── DATA UNDER STUDY

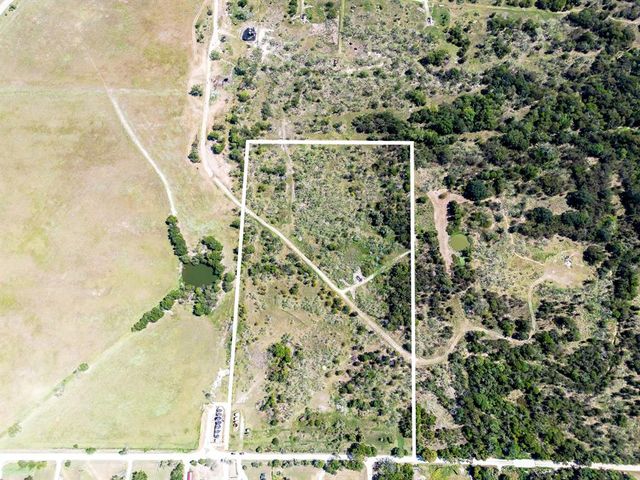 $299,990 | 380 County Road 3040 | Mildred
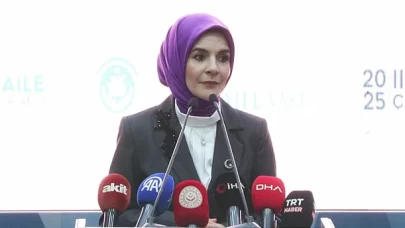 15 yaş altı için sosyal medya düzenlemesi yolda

────
── DATA UNDER STUDY

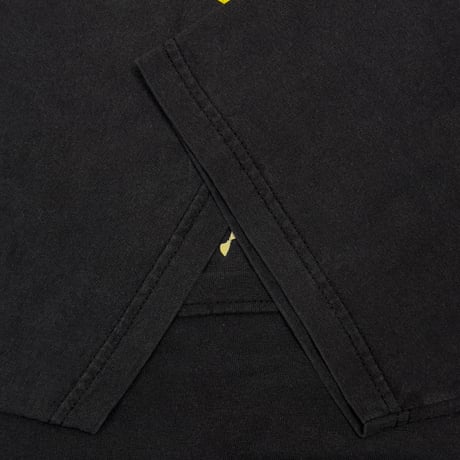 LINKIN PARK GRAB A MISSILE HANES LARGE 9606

────

**PROMPT**
Leaving each picture behind, please give again exactly the lines above from the one with "3040 | Mildred" through the one with "15 yaş altı", both included, and no others.

**ANSWER TO THIS TASK**
 $299,990 | 380 County Road 3040 | Mildred
 15 yaş altı için sosyal medya düzenlemesi yolda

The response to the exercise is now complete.